══ AVAILABLE DATA ══
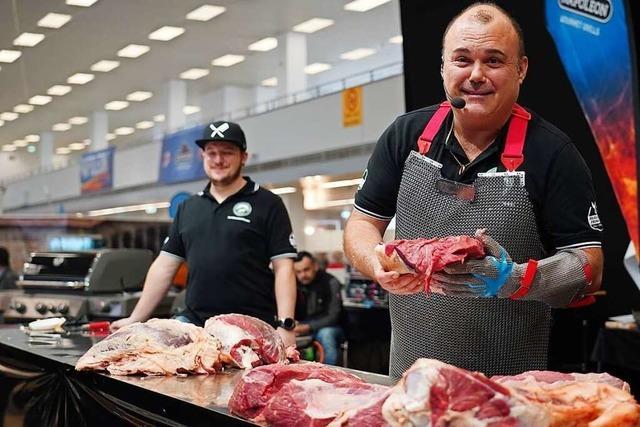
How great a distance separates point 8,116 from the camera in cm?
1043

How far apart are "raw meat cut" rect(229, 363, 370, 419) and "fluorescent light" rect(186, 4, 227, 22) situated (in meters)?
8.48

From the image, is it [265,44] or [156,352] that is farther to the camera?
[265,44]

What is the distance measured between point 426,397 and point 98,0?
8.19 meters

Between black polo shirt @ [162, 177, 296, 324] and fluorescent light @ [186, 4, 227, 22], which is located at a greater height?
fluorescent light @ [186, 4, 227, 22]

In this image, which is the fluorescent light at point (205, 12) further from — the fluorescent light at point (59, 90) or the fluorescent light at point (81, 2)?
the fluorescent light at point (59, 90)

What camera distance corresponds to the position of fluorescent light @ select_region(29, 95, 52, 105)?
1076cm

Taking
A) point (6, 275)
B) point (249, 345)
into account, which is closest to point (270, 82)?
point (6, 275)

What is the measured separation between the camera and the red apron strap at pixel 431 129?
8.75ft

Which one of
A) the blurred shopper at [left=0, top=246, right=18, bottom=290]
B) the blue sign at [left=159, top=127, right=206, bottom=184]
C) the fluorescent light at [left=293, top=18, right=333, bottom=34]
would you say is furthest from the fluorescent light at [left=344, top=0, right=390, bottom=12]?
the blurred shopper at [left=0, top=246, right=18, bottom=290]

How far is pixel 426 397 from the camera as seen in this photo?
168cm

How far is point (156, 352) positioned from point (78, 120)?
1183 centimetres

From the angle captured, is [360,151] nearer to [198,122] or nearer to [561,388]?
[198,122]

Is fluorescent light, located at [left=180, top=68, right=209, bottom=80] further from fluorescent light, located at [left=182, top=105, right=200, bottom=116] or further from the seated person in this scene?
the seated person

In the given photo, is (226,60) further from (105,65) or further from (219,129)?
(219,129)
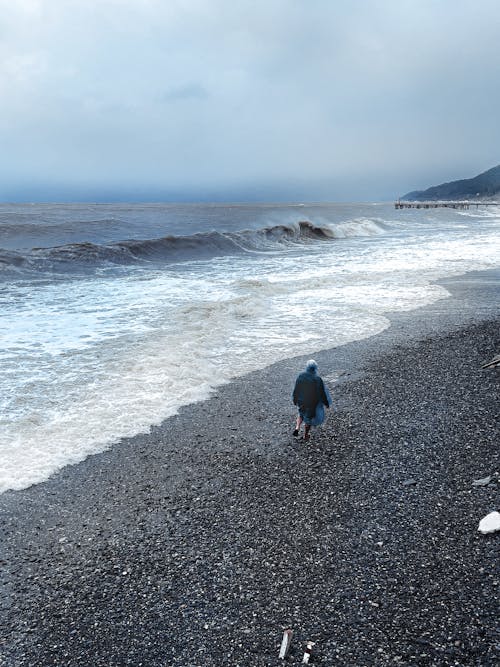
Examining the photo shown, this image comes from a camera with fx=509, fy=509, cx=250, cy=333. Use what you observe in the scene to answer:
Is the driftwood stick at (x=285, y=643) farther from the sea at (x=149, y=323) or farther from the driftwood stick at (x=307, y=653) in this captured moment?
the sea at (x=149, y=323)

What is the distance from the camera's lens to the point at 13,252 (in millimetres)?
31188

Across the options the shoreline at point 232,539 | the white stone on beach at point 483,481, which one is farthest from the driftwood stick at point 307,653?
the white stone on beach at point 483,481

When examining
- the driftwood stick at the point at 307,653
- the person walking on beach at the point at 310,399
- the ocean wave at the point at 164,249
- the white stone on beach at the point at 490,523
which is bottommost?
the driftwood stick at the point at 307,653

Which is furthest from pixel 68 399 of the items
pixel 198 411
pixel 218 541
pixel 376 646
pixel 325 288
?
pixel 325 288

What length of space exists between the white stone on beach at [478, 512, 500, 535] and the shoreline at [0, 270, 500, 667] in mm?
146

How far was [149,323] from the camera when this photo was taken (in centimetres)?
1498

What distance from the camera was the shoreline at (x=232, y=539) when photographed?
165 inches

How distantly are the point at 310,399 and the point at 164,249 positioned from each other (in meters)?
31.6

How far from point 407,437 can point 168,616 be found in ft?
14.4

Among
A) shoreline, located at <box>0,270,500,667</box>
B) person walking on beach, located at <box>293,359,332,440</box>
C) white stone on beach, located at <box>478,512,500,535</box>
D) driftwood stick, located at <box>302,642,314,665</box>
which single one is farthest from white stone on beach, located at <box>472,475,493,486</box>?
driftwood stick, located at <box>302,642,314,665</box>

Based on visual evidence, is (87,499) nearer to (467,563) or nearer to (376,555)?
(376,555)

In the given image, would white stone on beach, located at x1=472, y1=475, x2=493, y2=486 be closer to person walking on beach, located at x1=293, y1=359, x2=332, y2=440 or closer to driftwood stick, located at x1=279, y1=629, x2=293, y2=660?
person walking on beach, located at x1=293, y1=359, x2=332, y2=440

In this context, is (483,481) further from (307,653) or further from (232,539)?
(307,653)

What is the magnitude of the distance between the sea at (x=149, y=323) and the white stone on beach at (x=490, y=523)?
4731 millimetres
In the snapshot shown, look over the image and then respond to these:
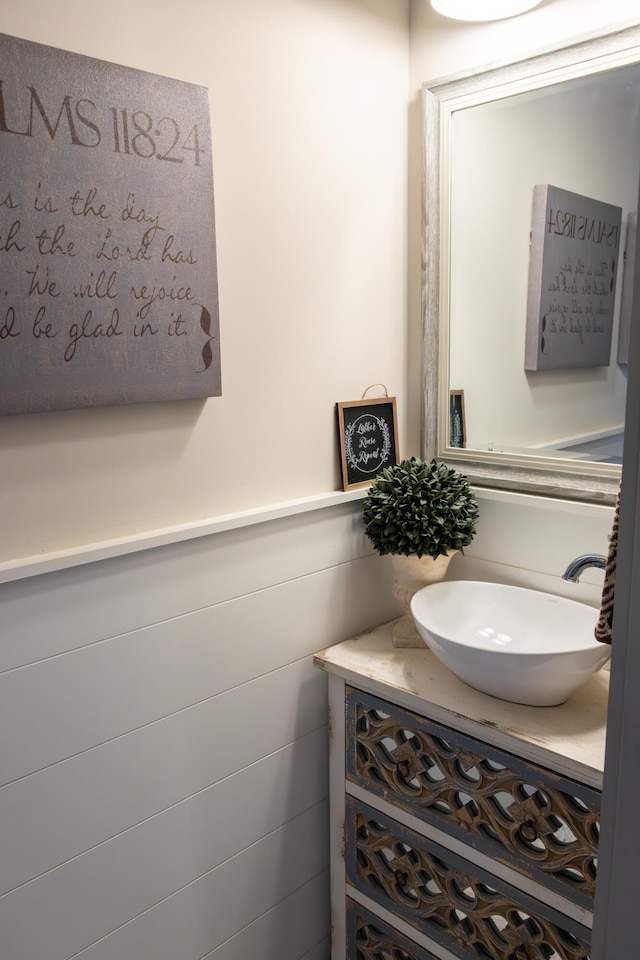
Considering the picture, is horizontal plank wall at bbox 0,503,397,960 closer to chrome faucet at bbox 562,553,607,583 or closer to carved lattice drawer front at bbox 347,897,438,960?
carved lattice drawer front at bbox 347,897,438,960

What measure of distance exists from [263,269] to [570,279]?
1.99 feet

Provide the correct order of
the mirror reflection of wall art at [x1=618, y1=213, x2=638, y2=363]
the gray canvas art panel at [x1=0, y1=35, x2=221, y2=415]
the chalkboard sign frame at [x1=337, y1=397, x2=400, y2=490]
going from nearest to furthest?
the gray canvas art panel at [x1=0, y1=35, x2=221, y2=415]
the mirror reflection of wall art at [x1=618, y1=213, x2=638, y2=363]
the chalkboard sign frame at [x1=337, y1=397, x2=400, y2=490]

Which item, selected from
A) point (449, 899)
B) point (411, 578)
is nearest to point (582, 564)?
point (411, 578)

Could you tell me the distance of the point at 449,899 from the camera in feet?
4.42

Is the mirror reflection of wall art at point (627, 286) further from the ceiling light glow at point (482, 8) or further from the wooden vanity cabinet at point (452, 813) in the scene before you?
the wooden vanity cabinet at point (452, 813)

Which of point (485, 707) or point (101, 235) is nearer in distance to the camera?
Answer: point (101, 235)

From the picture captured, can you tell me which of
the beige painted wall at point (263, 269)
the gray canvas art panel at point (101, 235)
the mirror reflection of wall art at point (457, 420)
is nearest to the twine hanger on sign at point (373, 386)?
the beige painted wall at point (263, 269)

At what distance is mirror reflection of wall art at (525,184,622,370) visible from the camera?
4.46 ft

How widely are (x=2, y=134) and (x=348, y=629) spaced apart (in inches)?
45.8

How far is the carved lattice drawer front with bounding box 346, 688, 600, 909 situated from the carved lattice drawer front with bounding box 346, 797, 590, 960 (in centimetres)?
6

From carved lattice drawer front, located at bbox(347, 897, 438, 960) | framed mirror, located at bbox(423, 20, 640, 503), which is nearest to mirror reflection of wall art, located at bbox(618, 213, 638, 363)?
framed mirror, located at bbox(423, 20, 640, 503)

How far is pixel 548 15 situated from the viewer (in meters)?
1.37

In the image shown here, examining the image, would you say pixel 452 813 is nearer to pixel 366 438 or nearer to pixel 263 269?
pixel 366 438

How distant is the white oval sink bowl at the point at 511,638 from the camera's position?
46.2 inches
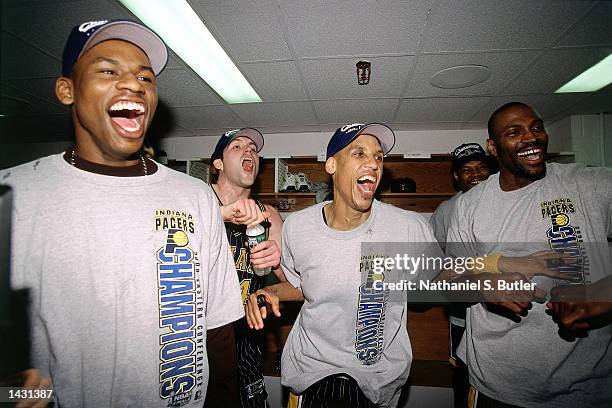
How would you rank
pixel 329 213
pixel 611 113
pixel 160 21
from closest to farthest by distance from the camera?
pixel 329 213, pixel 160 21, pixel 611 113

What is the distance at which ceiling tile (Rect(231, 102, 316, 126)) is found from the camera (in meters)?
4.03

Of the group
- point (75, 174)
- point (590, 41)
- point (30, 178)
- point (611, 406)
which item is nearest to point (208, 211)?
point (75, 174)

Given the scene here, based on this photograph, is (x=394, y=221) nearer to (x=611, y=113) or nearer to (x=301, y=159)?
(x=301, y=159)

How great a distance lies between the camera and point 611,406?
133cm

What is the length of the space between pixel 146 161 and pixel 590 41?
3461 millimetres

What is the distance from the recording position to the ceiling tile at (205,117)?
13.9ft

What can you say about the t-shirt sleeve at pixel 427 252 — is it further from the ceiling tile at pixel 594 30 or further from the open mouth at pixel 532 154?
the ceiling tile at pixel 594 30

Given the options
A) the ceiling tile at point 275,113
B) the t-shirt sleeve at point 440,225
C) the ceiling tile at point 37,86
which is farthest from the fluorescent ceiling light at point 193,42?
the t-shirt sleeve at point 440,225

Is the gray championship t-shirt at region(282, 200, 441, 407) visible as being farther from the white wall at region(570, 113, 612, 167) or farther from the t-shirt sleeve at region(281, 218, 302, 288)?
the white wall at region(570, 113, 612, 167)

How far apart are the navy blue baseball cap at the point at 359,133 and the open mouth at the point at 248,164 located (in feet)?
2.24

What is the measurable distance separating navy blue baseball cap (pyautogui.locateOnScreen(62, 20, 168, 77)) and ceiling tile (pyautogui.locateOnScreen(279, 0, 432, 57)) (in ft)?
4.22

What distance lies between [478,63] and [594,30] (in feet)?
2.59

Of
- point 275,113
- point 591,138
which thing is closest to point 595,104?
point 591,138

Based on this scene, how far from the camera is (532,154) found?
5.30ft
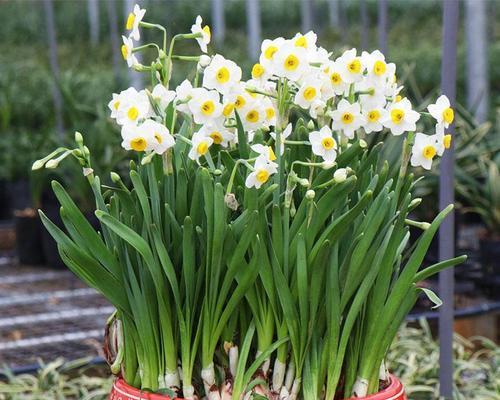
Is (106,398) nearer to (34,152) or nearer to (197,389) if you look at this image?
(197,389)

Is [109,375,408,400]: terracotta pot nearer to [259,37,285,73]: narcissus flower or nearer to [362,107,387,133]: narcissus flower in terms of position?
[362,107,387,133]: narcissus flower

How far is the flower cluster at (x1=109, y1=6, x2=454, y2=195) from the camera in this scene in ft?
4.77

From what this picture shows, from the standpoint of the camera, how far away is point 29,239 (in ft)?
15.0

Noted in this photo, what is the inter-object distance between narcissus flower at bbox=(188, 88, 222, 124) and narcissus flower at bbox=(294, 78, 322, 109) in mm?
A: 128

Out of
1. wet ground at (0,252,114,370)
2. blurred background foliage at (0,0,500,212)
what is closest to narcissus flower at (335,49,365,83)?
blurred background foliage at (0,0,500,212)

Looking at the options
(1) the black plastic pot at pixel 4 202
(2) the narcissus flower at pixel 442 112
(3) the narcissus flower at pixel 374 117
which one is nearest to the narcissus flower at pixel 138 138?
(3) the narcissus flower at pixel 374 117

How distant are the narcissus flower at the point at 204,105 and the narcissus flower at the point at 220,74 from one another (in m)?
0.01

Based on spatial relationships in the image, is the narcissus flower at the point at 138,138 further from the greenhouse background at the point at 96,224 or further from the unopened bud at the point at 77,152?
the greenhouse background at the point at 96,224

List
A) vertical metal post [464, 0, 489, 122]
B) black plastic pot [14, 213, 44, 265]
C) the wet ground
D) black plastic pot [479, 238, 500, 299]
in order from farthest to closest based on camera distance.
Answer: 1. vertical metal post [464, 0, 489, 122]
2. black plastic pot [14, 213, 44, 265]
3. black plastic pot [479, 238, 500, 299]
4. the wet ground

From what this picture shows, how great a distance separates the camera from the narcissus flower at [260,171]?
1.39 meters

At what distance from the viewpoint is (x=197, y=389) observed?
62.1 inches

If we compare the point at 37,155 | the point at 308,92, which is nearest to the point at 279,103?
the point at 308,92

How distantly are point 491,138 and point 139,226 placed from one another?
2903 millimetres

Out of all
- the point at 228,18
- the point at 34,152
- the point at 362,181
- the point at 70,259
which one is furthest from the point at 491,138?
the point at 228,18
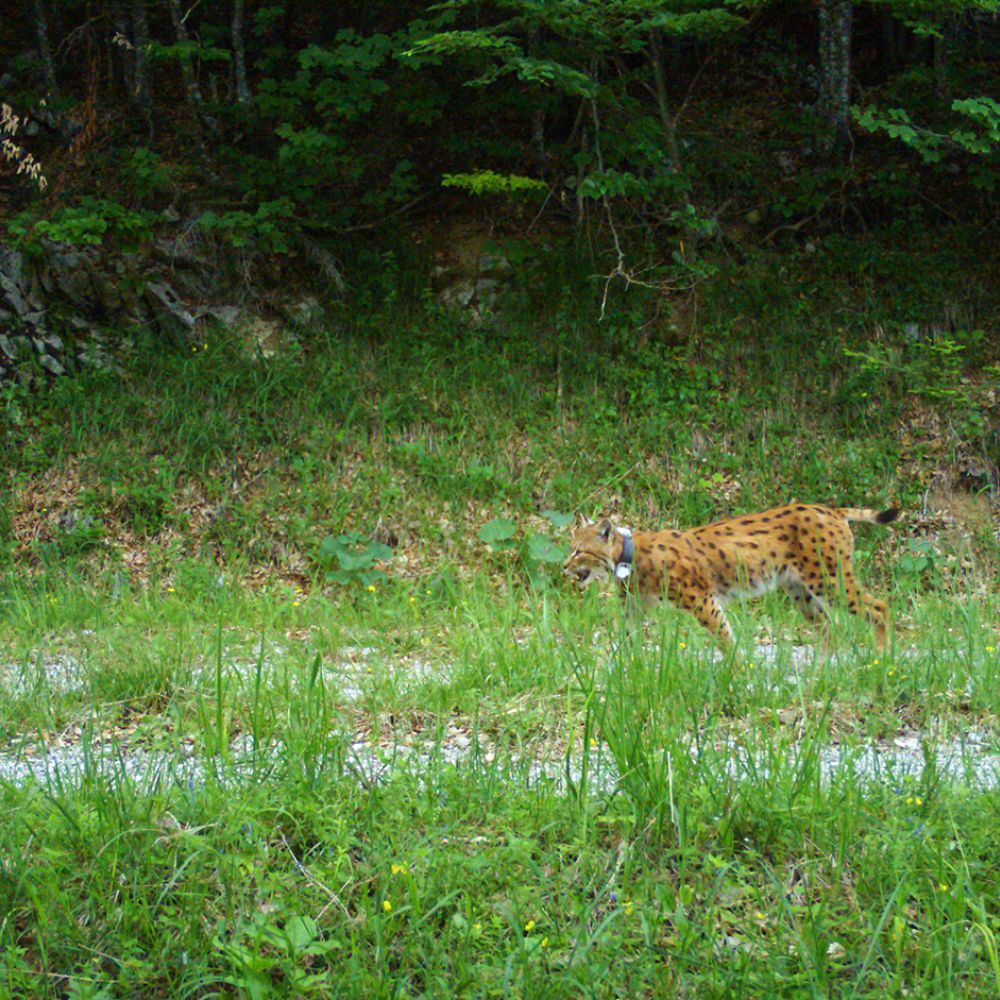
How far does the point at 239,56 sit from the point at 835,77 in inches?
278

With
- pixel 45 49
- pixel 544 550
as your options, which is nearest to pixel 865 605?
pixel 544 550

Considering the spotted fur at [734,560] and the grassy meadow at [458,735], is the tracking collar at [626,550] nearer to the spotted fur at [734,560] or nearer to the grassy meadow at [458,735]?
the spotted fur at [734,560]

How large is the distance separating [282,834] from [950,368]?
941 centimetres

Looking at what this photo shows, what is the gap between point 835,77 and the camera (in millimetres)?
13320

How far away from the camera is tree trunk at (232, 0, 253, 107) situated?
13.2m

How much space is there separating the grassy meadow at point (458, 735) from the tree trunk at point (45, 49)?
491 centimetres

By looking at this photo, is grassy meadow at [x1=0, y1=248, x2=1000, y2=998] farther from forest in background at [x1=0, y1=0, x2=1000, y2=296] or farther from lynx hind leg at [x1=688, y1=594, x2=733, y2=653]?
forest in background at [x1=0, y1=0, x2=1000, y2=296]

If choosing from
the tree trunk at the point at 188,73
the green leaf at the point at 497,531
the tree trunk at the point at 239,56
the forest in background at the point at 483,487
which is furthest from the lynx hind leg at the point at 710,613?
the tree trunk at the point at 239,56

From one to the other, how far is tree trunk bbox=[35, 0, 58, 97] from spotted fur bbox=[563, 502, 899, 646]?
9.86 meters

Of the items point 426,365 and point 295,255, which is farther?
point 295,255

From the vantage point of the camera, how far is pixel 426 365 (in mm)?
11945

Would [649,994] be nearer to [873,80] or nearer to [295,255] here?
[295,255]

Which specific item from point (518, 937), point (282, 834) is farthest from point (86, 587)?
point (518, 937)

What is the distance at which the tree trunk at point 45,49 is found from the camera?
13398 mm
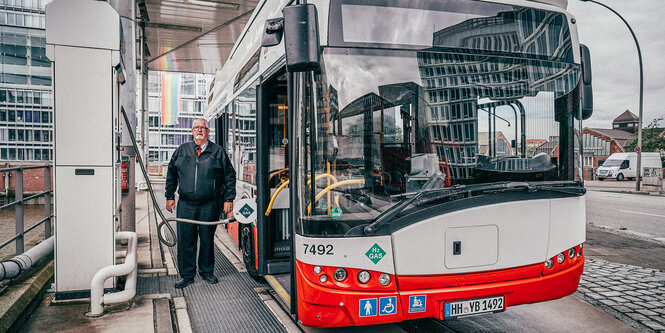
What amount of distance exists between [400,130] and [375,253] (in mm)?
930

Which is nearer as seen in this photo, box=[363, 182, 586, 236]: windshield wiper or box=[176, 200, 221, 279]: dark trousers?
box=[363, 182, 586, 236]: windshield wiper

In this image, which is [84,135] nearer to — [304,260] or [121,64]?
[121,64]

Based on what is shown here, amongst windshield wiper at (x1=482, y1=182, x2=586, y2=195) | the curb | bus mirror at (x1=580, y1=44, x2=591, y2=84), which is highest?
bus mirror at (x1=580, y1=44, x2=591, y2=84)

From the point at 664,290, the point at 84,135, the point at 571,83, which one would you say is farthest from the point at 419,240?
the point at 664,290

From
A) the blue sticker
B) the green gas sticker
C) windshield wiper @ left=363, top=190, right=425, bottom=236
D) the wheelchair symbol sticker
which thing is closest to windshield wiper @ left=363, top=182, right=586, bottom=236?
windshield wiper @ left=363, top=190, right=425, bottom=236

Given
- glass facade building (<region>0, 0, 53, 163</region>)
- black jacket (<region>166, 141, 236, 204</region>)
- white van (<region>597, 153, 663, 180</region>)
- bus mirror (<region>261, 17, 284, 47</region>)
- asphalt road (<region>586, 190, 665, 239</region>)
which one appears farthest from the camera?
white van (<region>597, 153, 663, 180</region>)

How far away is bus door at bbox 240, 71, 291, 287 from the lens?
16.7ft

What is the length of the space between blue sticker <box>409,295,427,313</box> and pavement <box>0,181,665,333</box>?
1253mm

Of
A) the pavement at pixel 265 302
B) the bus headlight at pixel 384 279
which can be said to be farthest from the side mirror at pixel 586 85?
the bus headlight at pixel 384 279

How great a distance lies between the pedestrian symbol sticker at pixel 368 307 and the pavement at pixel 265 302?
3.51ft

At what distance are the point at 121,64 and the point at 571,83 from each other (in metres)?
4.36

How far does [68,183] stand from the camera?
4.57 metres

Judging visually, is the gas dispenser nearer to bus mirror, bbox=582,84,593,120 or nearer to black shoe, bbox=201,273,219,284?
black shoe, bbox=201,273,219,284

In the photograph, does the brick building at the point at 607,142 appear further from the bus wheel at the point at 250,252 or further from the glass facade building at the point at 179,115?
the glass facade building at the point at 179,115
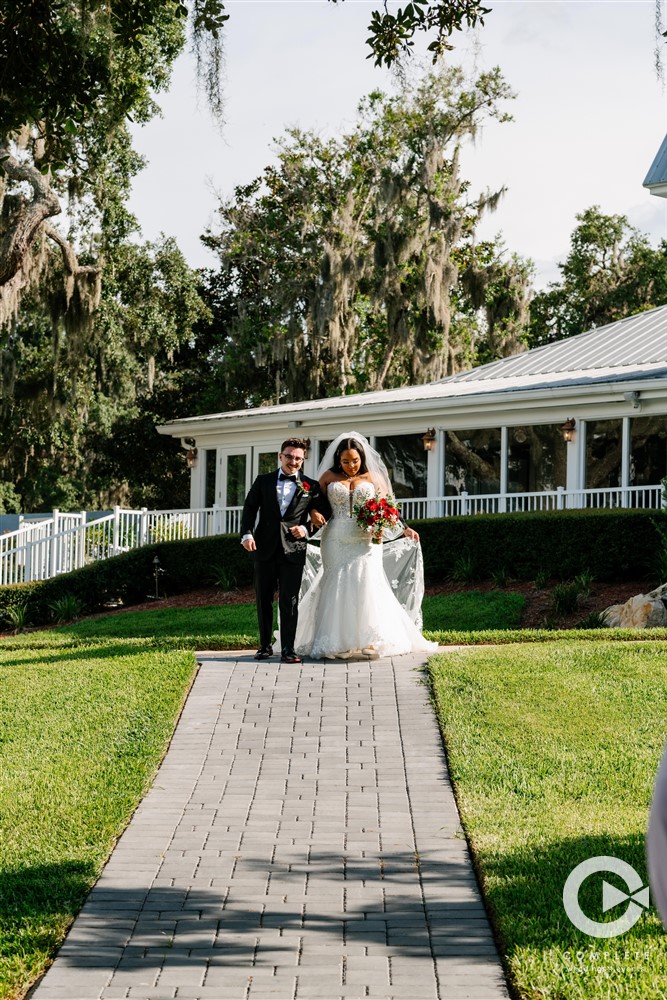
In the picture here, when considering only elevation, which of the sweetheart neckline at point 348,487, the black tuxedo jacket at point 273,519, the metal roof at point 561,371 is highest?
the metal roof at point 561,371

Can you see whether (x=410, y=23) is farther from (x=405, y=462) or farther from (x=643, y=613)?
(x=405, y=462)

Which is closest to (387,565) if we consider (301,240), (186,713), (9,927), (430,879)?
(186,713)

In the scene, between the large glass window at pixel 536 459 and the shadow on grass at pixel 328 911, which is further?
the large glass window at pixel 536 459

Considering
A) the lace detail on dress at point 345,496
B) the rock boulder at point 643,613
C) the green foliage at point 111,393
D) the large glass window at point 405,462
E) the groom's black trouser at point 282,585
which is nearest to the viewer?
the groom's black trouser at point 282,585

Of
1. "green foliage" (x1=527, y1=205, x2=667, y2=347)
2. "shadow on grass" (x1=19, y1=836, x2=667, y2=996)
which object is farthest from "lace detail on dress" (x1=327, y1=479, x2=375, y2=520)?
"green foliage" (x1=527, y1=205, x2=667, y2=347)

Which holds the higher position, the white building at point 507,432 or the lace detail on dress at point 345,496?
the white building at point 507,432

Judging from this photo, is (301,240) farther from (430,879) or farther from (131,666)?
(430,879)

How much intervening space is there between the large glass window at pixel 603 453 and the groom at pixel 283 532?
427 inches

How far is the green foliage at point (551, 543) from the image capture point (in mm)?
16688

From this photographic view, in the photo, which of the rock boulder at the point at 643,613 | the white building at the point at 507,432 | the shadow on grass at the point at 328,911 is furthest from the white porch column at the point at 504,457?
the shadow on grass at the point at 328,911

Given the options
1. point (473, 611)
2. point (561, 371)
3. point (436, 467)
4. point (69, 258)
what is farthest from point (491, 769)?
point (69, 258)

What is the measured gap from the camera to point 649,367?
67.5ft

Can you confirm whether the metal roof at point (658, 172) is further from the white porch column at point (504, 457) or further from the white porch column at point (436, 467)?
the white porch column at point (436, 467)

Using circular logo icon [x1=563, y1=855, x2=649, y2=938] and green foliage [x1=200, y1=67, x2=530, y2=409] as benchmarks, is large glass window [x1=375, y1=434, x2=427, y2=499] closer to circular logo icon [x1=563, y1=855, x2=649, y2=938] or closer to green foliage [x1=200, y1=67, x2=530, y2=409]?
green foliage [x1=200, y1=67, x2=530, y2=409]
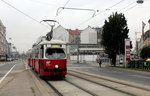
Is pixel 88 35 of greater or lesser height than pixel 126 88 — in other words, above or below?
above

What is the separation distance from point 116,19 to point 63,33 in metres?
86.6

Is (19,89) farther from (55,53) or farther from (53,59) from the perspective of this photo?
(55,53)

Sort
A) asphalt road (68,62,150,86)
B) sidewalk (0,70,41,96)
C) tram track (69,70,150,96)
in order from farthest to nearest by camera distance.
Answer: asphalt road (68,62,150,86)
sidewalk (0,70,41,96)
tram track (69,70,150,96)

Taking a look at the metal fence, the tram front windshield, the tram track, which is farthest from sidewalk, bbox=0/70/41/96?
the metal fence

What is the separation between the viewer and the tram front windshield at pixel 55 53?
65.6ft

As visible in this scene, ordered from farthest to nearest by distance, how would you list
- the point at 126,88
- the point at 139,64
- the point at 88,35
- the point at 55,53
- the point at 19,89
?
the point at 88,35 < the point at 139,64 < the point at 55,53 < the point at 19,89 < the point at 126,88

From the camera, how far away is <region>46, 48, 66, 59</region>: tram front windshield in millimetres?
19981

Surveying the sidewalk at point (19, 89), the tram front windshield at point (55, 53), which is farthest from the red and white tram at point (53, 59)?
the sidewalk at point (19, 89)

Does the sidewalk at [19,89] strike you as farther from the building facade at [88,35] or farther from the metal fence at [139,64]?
═══
## [THE PROBLEM]
Locate the line that contains "As visible in", then please quote it and every line after it to the end of the entries above, exactly and with nothing else.

## [ANSWER FOR THIS EXERCISE]
As visible in this scene, ordered from farthest to nearest by distance, how would you list
- the point at 126,88
- the point at 139,64
- the point at 88,35
- the point at 55,53
- the point at 19,89
?
the point at 88,35 < the point at 139,64 < the point at 55,53 < the point at 19,89 < the point at 126,88

From the camera, how far away is <region>46, 48, 66, 59</region>: tram front windshield in millimetres?
19981

Surveying the sidewalk at point (19, 89), the tram front windshield at point (55, 53), which is farthest from the red and white tram at point (53, 59)?
the sidewalk at point (19, 89)

Does the sidewalk at [19,89] strike you as farther from the building facade at [88,35] or farther from the metal fence at [139,64]?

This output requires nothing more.